That was how you ended up laying in wait in the bushes surrounding the gate of Beorn’s home. The Company of dwarves, wizard, and hobbit disappeared with the ponies, some food, and a bear. And you stared at the woods, watching the surroundings for any sign of Orcs.
You heard the wargs long before you saw them. They howled so similarly to your own people, that you jumped every time. It reminded you of times before the war.
Only they couldn’t have been your people. They were gone, killed, imprisoned.
Each howl was a reminder. You shifted when you spotted them. A group of at least twenty. Far more than Beorn had made mention of when he ran into Azog and his small group earlier. He had said about five… these were a lot more than that. And he could not face them alone.
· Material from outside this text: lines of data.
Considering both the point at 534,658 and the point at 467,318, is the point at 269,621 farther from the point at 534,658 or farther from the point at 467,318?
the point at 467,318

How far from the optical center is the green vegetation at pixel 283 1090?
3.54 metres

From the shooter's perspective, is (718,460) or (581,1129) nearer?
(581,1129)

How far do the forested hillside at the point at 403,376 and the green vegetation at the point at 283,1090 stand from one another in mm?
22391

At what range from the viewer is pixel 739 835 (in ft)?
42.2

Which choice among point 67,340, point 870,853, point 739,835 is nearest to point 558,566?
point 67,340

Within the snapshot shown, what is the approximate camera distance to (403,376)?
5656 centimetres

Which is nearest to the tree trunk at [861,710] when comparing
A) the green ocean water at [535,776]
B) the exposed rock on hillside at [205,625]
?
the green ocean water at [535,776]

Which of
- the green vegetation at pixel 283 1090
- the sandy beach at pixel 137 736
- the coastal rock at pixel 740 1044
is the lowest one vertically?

You let out a piercing howl, distinct enough from the wargs that you knew Beorn had heard it, because faintly in the distance you could hear a bear growl.
The large hunting pack stopped when they heard you, and you held your breath, watching as they seemed to be questioning to head in your direction or in the direction of the scent they were trailing. You would not be able to fight them. You would not even be able to take down three with their wargs trailing. You gave a sigh of relief as they seemed to decide to follow the dwarves instead, but then instantly worried. Beorn was in that path.
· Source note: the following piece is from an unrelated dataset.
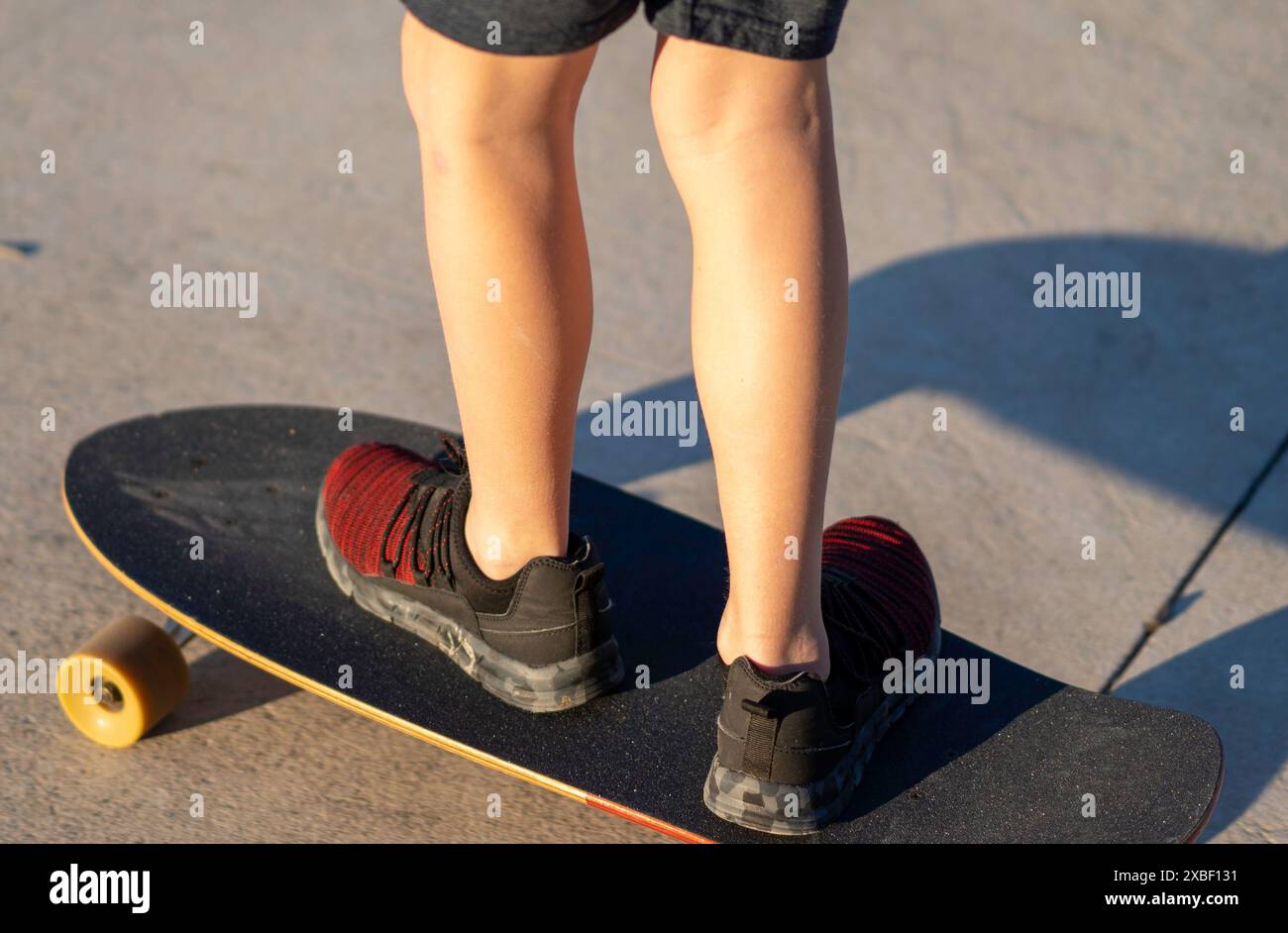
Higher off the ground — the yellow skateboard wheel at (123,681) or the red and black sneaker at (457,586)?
the red and black sneaker at (457,586)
It seemed agonizing, waiting and listening to the sounds of howls and whimpers. And you wondered if Beorn would ever appear. But when he did, lumbering out of the woods, you shifted immediately back to human form, and his bear began to pick up speed as he broke out into a run – seeing you. When he reached the gates, he shifted, and you were given a first hand look at the injuries he had endured. A few claws had scratched along his chest, and there was a cut at his cheek, but he looked alright.
“The orcs have taken a different path, to avoid me. I managed to fight a few before they realized it was the better plan.” You gently touched the tender skin on his chest, near a cut, and he let out a harsh growl. “Ouch!”
“You’re a baby. It’s barely a scratch!” you insisted.
He just growled in warning. But he let you lead him into the house, sitting him down and you began to tend to him as he had tended to you in the last few months. For the deeper sections, your fingers worked deftly to stitch them together. And those that did not need stitching, you tentatively placed a clean cloth over, to keep them from getting dirty.
“Thank you,” he said quietly.
“Returning the favor,” you said lightly, and placed a kiss to his cheek, before you moved to the pantry, grabbing some fruits and passing them to him. “There, those will make you feel better.”
He raised an eyebrow, but took a bite out of one, and gave a nod. “Better already.” His smirk gave away that he was making fun of you, and you simply stuck your tongue out before sitting beside him.
“What’s going to happen now?”
He was not wrong. Not even two weeks later, Radagast was pounding on the front door with a wide-eyed expression on his face. He didn’t even give you a startled look, as if he was expecting you. “Orcs. Thousands of them, Beorn! Thousands! Ascending on the mountain! We must help them fight. Or they will destroy these lands and there will be no place for you or I to call home-”
“The mountain? Erebor?” Beorn asked.
Radagast gave a nod. “I’ve called all the others I could think of. From the north, from the west. We must hurry or I fear it will be too late.”
You frowned slightly. “Others?”
“Other beings of nature, of course,” Radagast said as if it was the most obvious in the world. You didn’t see how that was. But a swell of hope formed within you. “Come, come, we’ve no time to lose!”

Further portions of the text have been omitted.